I read books this week. Finished re-reading Jeannette Winterson's beautiful, haunting The Stone Gods. Have almost finished Frederich Gros' A Philosophy of Walking. I was able to savor each short essay expounding on the meaning of walking. As a lifelong walker, his thoughts on this human, solitary act are such a pleasure. I started reading The Iceberg - a devastatingly well-written memoir by the British artist Marion Coutts; her account of living with her husband's illness and death. H is for Hawk is up next as is a new book about Agnes Martin that counters the myth of her as a solitary mystic and, I hope, makes her more human, real.
I also fell ill with some bug that's going around. When I'm ill, looking at my iPhone makes me nauseous, hurts my head space, my eyes. So while ill, I slept. I rested. I didn't get out of bed one whole day. I spent time under blankets staring off into space.
I didn't miss all that scrolling, that rapid glancing consumption of images and ideas - occurring at such a chaotic, haphazard pace that little of it gets worthwhile attention. Scrolling as a form of reading, of taking in information is an annoying format. Especially for a human who was conditioned to read left to right, from top to bottom, to turn the page. I don't like the physical sensation of scrolling - whether using one's fingers on a touch pad or screen, or using a mouse to drag a scroll bar. It's inefficient, awkward, slow.
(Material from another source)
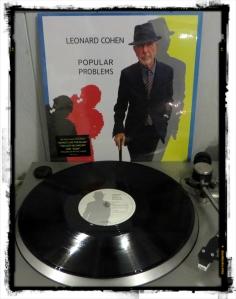 leonard cohen, popular problems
So about 20 minutes ago I opened my Instagram feed and scrolled through the last several hours of images. Immediately I could feel energy inside my head leaving my body, leaving the room and being pulled into the machine that is my iPhone. It felt slightly nauseating. Unsettling. I couldn't enjoy the images, even the good ones. I began to experience a feeling of disconnect from my body and surroundings. I unfollowed several accounts thinking if there was less in the feed that would be an improvement. Not so much.
I have to figure out where to go next with this. Am I finished with social media in the forms of Instagram and Facebook? Will I only post but not follow what anyone else is doing? Will I check in on accounts from which I routinely learn something and friends only? I don't have answers as of this writing, but I like how disconnection from these two forces felt.